▶ [Permintaan]:
Kembalikan tanpa perubahan bagian dari teks tentang banjir Jakarta dan drainase Belanda, mulai dari "Masalah klasik yang" sampai "wah banjir dimana-mana.".

▶ [Kutipan Teks]:
# # # # # # #

06 Mei 2013

Belanda Terus Berada di Atas Air


“Banjir lagi-banjir lagi”.

Masalah klasik yang sepertinya bukan hal yang mudah untuk di selesaikan dan menjadi PR bagi pemerintah Kota Jakarta dari tahun ketahun. Kondisi jalanan atau area di Jakarta saat ini menjadi sangat parah dan memprihatinkan ketika hujan turun. Jangankan hujan lebat, hujan dengan intensitas sedang saja sudah berhasil menimbulkan genangan. Belum lagi jika hujan turun dalam waktu yang lama, wah banjir dimana-mana. 
Banjir di Kawasan Bundaran HI, Jakarta.

Drainase Kota Jakarta yang buruk, menjadi salah satu penyebab utama banjir. Drainase yang berupa gorong-gorong di bawah jalanan di Jakarta sangat kecil dan tua. Misalnya saja drainase yang berada di sepanjang jalan Sudirman-MH Thamrin hanya berkelas mikro. Lubang resapan di sisi jalan hanya berdiameter 60 cm. Resapan ini tersambung dengan gorong-gorong di bawah trotoar yang memiliki diameter 80 cm. Fyi, gorong-gorong kelas mikro itu tidak mampu menampung beban curah hujan yang banyak. Kota yang memiliki ketinggian rendah seperti Jakarta harusnya memiliki sistem drainase terpadu lebih baik.

Waterway di Belanda

Polder River Expansion

Sistem Drainase yang baik? Nampaknya kita perlu belajar dari Belanda.
Belanda merupakan Negara yang memiliki sistem pengelolaan air terbaik di dunia. Salah satu kota yang drainase-nya dikelola oleh Belanda pada masa kolonial adalah Yogyakarta, tepatnya di daerah Kotabaru yang dulunya dikenal dengan nama Nieuwe Wijk. Merupakan daerah pemukiman Belanda yang memiliki desain pola radial yang sangat rapi serta infrastruktur yang terencana. Dibangun saluran bawah tanah untuk mengelola limbah rumah tangga guna mencegah pencemaran lingkungan serta mengalirkan air hujan ke selokan kecil yang kemudian bermuara pada pembuangan akhir. Nieuwe Wijk tidak pernah banjir.
 
Sistem Polder di Kinderdijk, Belanda.

Sketsa Sistem Polder.

# # # # # # #

▶ [Cuplikan Data]:
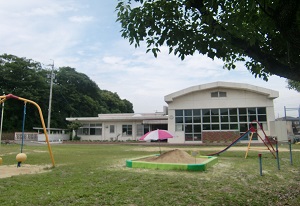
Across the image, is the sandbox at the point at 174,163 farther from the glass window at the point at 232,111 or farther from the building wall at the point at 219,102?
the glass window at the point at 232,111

# # # # # # #

▶ [Soal Terjawab]:
Masalah klasik yang sepertinya bukan hal yang mudah untuk di selesaikan dan menjadi PR bagi pemerintah Kota Jakarta dari tahun ketahun. Kondisi jalanan atau area di Jakarta saat ini menjadi sangat parah dan memprihatinkan ketika hujan turun. Jangankan hujan lebat, hujan dengan intensitas sedang saja sudah berhasil menimbulkan genangan. Belum lagi jika hujan turun dalam waktu yang lama, wah banjir dimana-mana.